> [STATED EXERCISE 1]:
In the text on economic cycles, how will a tech crash compare with those of 2008 and 2000?
> [STATED EXERCISE 2]:
Return everything in the text on economic cycles from "In which we'll" down to "5-6 year mark.".

> [SELECTION]:

## begin

In which we'll start another cycle in about 4-5 years promoting "growth growth growth" and do the same thing over and over again. We're on track for our 3rd 7-year cycle (1995-2002, 2002-2009, 2009-2016), so if you're an entrepreneur and you time it right, the next 1-2 years is the best time to start because exits will be best around 5-6 year mark.

I think if we crash, we are going to crash harder than we did in 2008.

The stuff the government (and Fed) did in 2008 and since can't really be repeated. We could try even bigger fiscal stimulus (government spending rather than monetary policy), but there are too many people that will lose their shit over that happening. There's also not really any monetary policy tools that are left when money is free and the Federal Reserve owns trillions of dollars of household debt.

Tech will crash harder than 2008 (but not as hard as 2000).

## end

> [SUPPLIED INFORMATION]:
## begin

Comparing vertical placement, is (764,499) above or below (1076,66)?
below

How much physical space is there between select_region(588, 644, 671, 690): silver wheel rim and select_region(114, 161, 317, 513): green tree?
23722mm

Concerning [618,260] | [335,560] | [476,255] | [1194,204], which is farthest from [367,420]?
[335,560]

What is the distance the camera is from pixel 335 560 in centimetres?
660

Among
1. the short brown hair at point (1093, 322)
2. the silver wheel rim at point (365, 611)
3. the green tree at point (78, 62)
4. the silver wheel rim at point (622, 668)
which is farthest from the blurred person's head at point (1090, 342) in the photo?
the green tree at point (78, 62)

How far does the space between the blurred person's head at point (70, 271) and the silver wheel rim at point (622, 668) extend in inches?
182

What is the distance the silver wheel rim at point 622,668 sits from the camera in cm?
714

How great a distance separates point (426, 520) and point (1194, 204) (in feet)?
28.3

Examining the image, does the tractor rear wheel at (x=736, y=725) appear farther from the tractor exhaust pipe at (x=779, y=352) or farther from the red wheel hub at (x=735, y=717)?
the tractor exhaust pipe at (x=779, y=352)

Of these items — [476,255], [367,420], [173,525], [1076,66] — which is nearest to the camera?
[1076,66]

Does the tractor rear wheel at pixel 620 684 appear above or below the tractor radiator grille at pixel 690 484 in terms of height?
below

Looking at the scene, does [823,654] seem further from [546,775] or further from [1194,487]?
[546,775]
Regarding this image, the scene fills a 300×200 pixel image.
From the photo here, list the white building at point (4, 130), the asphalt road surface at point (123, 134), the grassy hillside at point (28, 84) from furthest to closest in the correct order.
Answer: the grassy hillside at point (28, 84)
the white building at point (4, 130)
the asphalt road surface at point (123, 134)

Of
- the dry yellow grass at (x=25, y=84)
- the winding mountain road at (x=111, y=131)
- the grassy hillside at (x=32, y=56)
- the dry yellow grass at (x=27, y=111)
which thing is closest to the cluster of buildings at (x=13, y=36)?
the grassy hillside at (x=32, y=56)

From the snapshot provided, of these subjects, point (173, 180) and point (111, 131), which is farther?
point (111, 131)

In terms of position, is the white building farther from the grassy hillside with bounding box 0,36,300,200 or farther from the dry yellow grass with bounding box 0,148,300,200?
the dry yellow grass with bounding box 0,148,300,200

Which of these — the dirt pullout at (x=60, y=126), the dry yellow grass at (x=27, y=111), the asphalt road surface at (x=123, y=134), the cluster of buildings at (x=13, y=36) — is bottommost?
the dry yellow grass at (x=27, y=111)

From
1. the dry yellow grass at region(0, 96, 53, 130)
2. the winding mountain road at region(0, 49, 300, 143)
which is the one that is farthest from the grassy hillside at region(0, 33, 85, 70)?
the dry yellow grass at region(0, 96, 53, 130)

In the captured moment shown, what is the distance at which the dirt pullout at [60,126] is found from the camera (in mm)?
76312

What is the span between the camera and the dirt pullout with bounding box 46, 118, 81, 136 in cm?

## end

> [COMPLETE RESPONSE 1]:
Tech will crash harder than in 2008 but not as hard as in 2000.

> [COMPLETE RESPONSE 2]:
In which we'll start another cycle in about 4-5 years promoting "growth growth growth" and do the same thing over and over again. We're on track for our 3rd 7-year cycle (1995-2002, 2002-2009, 2009-2016), so if you're an entrepreneur and you time it right, the next 1-2 years is the best time to start because exits will be best around 5-6 year mark.